*DIRECTIONS*.
a: In the forum post about net fishing, what does the writer say about the LD as a fishery?
b: In the forum post about net fishing, why does the writer say the men using nets have crossed into "a-hole territory"?
c: Can you reproduce the forum post about net fishing from "The ranger I" up to and including "with their netting."?

*DOCUMENT EXTRACT*.
+---+
It's not racial. These guys have been warned numerous times by the rangers that what they are doing is illegal, and some of us are starting to get frustrated. They get chased out of one hole to the next, and they know the rangers are keeping an eye out for them. And, it probably is rooted in their culture, assuming subsistence fishing is the culture of these particular individuals, but, at this point, they've crossed into a-hole territory IMO because of their steadfast refusal to stop using the nets. 

The ranger I ratted them out to last week told me that it's the same guys from last year. If they need to consume the fish they catch, they need to be doing it someplace else. And by someplace else, I don't mean some other country, I mean some other body of water that doesn't have restrictions on nets, like the Scioto. 

Again, the LD doesn't hold many fish; it's a delicate fishery that produces decent smallmouth during prespawn, and not much of anything else. I've been up and down its stretches thousands of times and have found a very limited number of holes that produce fish, which are the same holes these guys are blowing up with their netting.
+---+
*DATASET SECTION*.
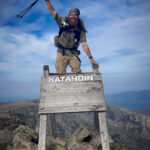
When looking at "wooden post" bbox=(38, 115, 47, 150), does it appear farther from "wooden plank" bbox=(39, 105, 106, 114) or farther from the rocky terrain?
+---+
*LIST OF SOLUTIONS*.
a:
- It doesn't hold many fish.
- It is a delicate fishery.
- It produces decent smallmouth during prespawn and not much of anything else.
- Only a very limited number of its holes produce fish.

b: The writer says it is because of their steadfast refusal to stop using the nets. Rangers have warned them numerous times that what they are doing is illegal.

c:
The ranger I ratted them out to last week told me that it's the same guys from last year. If they need to consume the fish they catch, they need to be doing it someplace else. And by someplace else, I don't mean some other country, I mean some other body of water that doesn't have restrictions on nets, like the Scioto. 

Again, the LD doesn't hold many fish; it's a delicate fishery that produces decent smallmouth during prespawn, and not much of anything else. I've been up and down its stretches thousands of times and have found a very limited number of holes that produce fish, which are the same holes these guys are blowing up with their netting.